§ **EXERCISE MATERIALS**:
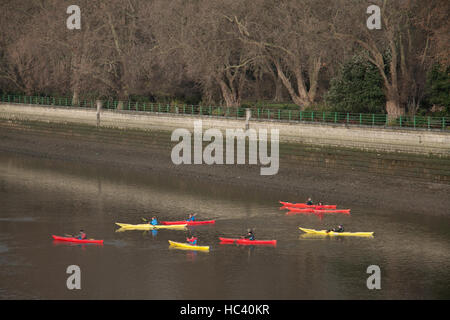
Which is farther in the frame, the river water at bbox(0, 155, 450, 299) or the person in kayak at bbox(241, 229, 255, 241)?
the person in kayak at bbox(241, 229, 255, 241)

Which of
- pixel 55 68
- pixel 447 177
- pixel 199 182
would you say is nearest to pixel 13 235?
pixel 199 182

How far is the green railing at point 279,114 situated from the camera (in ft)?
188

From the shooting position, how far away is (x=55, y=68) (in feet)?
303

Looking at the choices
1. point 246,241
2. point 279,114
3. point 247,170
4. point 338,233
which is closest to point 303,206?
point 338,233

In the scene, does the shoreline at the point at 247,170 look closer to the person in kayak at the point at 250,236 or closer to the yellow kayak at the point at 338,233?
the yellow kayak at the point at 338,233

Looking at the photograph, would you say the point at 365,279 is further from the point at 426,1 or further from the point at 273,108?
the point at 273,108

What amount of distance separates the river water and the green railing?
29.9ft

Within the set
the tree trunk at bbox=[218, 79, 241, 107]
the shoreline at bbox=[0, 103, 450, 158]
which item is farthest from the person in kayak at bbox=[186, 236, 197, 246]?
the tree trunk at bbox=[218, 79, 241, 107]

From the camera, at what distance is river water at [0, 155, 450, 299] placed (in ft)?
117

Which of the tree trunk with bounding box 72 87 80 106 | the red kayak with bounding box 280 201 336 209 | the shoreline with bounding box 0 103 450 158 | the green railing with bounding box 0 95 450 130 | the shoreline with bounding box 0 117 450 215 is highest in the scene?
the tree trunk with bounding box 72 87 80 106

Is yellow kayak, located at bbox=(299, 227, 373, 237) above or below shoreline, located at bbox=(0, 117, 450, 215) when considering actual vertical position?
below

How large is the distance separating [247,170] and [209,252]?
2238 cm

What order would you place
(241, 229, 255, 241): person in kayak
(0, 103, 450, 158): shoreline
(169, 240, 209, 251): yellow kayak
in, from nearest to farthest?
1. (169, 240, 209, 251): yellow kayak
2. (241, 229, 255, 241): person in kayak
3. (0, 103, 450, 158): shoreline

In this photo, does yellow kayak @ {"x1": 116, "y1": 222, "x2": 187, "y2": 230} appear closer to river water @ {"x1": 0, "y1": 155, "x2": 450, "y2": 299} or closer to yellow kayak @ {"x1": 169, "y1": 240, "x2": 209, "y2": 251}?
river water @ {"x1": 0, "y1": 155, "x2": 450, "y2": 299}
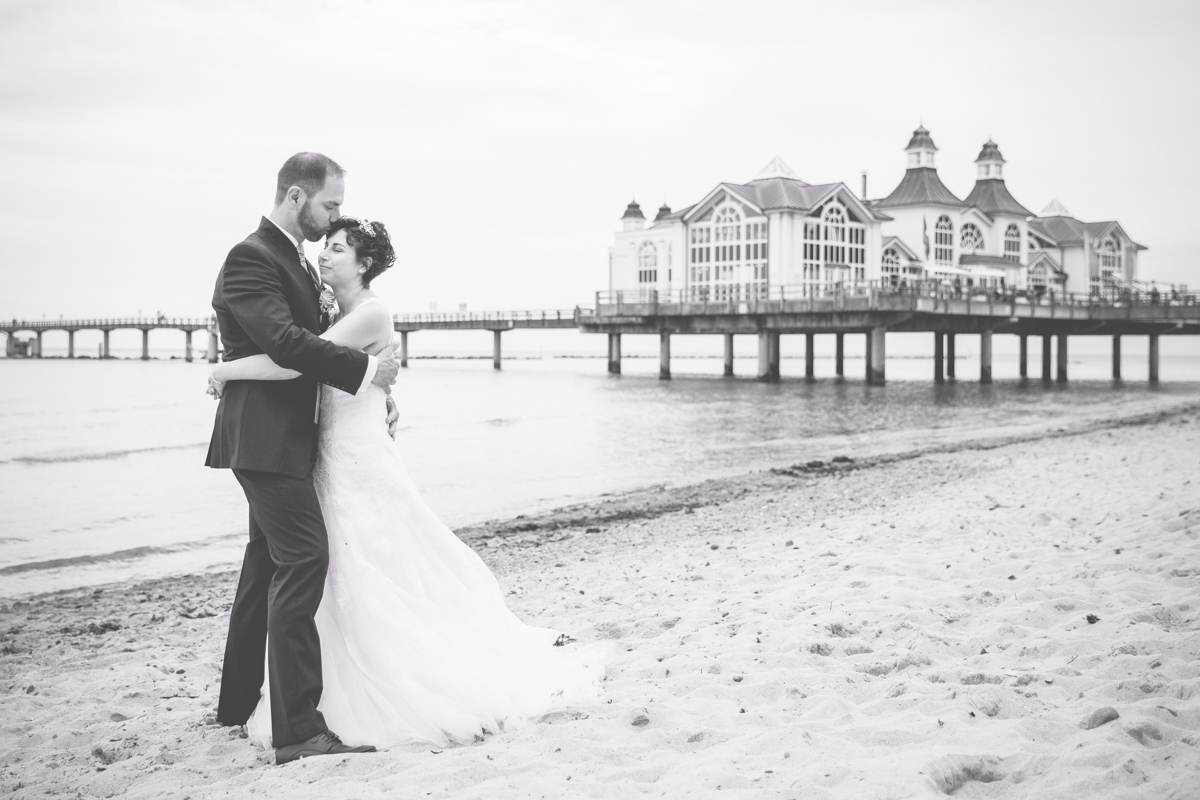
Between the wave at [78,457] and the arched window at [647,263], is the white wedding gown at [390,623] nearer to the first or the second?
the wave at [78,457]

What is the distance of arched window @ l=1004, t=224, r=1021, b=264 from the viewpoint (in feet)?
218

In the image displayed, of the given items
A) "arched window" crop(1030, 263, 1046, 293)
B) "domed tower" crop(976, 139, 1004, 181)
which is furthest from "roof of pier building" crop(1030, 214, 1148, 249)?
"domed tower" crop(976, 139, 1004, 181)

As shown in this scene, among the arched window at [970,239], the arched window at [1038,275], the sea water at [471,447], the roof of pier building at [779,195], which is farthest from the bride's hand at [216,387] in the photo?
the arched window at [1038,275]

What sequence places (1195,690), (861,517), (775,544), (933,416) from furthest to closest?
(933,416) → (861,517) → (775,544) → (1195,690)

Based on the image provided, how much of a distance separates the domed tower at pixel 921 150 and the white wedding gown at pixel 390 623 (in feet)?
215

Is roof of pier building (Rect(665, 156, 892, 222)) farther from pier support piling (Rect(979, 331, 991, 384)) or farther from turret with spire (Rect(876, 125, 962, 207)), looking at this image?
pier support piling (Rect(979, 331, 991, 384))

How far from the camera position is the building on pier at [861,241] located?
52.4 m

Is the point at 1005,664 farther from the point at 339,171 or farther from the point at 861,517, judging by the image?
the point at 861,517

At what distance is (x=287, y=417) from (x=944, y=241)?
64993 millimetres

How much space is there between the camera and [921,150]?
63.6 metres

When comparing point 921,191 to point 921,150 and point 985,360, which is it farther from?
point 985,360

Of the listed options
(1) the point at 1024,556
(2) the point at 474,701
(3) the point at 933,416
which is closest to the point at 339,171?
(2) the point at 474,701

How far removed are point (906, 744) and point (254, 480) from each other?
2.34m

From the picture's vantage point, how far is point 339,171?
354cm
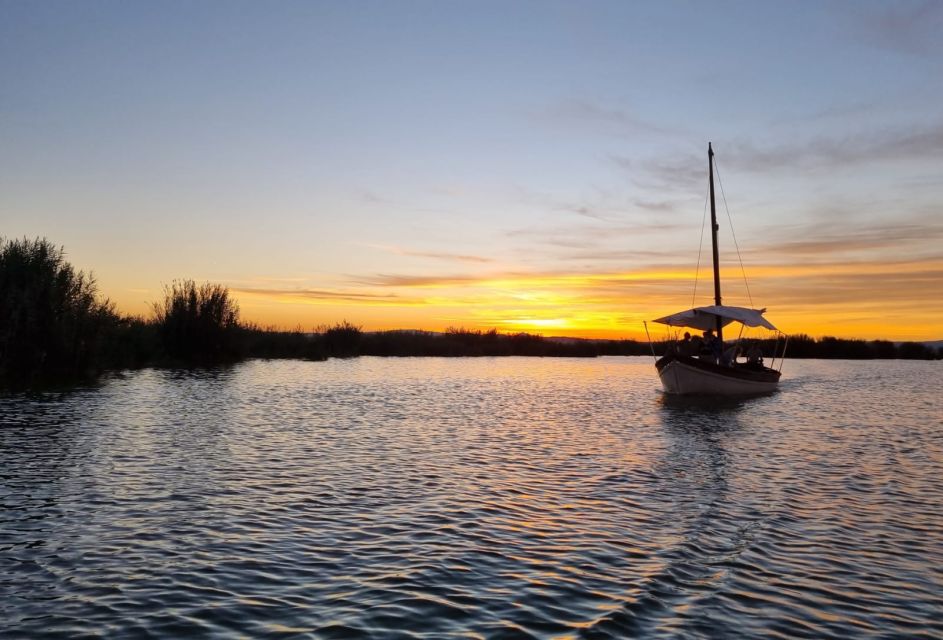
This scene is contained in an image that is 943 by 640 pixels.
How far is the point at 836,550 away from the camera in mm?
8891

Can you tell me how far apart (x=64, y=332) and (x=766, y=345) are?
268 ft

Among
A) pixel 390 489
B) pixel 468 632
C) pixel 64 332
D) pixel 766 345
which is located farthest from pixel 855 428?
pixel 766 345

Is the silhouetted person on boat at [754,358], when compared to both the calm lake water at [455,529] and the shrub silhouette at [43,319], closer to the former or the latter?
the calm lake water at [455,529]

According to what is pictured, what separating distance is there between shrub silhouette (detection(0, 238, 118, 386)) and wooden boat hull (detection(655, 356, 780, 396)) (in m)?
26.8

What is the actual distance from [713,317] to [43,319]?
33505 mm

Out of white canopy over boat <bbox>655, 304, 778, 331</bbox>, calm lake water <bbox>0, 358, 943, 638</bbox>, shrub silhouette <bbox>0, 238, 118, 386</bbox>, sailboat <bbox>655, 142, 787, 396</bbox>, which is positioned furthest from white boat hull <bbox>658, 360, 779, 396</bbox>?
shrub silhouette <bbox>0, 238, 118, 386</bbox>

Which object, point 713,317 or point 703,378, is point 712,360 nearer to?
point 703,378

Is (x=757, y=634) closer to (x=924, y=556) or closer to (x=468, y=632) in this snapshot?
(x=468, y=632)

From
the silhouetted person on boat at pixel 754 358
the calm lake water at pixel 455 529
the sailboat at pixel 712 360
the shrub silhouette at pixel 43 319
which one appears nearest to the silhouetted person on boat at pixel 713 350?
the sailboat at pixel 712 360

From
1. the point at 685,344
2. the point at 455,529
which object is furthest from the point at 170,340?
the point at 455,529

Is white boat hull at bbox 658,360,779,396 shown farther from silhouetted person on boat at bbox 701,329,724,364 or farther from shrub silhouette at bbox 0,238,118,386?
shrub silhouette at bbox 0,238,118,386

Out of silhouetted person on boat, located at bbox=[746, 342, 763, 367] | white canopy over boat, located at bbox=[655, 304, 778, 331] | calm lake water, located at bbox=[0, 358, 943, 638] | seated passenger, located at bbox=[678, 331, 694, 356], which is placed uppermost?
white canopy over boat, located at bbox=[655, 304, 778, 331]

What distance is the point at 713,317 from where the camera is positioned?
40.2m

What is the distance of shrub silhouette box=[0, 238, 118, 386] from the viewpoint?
==
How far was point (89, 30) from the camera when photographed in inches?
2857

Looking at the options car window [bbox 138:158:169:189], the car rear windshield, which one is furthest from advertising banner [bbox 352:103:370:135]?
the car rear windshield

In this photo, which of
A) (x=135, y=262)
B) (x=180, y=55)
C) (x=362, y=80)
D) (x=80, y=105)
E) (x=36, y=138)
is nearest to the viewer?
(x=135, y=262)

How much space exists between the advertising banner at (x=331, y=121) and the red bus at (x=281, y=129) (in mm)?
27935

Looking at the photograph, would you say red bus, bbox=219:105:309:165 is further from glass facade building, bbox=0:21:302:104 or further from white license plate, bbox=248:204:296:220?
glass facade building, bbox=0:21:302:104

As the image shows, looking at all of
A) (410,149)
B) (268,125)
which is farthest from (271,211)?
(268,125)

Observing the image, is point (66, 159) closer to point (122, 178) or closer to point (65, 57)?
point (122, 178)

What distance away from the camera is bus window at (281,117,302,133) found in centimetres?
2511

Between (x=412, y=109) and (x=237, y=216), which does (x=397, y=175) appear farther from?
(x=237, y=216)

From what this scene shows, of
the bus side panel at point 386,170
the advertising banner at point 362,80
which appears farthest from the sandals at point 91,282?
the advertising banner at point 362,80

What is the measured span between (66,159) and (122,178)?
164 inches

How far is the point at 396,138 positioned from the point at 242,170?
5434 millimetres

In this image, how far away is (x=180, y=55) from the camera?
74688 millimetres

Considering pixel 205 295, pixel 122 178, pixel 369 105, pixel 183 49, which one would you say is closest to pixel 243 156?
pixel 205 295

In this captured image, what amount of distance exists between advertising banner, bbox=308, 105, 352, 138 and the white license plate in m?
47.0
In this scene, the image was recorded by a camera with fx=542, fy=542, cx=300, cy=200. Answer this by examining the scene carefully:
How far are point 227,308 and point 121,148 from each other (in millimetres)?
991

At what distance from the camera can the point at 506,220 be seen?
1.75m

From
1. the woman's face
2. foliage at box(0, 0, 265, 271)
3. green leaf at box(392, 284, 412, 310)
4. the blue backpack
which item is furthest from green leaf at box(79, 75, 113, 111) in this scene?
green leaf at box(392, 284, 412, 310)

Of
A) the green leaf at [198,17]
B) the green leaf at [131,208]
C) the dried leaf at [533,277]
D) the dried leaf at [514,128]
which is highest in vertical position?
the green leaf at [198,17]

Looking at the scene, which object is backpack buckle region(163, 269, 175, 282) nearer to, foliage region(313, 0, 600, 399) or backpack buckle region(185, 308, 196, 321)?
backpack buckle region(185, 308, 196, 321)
==
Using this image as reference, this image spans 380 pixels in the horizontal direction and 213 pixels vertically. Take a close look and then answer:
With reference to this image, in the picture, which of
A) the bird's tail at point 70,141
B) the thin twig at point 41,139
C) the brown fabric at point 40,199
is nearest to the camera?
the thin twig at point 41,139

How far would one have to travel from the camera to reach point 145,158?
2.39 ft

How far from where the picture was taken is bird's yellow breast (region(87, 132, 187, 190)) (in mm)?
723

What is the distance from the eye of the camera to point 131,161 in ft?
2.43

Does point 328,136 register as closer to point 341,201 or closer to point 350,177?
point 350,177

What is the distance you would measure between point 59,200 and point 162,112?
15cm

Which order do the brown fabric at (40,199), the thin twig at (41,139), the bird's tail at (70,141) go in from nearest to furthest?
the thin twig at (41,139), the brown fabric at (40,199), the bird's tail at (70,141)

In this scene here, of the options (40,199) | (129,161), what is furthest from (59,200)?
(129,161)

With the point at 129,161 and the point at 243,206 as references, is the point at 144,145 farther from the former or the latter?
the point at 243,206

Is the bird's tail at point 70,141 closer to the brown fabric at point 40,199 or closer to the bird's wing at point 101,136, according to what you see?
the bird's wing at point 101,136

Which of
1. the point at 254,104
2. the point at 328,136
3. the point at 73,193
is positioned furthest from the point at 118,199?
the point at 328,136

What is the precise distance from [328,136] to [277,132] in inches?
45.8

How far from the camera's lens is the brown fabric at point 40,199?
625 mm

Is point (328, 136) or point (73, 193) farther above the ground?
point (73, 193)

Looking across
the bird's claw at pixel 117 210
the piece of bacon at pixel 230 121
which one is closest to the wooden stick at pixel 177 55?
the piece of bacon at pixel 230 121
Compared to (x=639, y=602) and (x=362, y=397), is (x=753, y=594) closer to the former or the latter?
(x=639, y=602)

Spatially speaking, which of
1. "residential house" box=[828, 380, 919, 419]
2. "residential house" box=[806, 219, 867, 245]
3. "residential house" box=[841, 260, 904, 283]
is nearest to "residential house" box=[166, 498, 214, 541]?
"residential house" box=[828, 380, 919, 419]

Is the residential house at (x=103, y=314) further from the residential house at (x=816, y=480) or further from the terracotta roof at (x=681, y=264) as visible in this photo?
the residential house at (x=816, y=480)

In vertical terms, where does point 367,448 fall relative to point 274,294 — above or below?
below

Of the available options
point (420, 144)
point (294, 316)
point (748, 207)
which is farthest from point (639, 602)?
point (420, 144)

§ **WHAT IS EXPECTED**:
Filter the entries above down to the lines that contain the string "roof", treating uppercase and lowercase letters as different.

§ **THE COMPLETED TASK**:
which is furthest from "roof of pier building" crop(1030, 214, 1148, 249)?
As shown in this scene, among the arched window at [970,239], the arched window at [1038,275], the sea water at [471,447], the roof of pier building at [779,195], which is farthest from the bride's hand at [216,387] in the photo?
Is roof of pier building (Rect(665, 156, 892, 222)) farther from pier support piling (Rect(979, 331, 991, 384)) or farther from turret with spire (Rect(876, 125, 962, 207)), looking at this image?
Is the residential house at (x=103, y=314) further from the residential house at (x=816, y=480) or further from the terracotta roof at (x=681, y=264) as visible in this photo?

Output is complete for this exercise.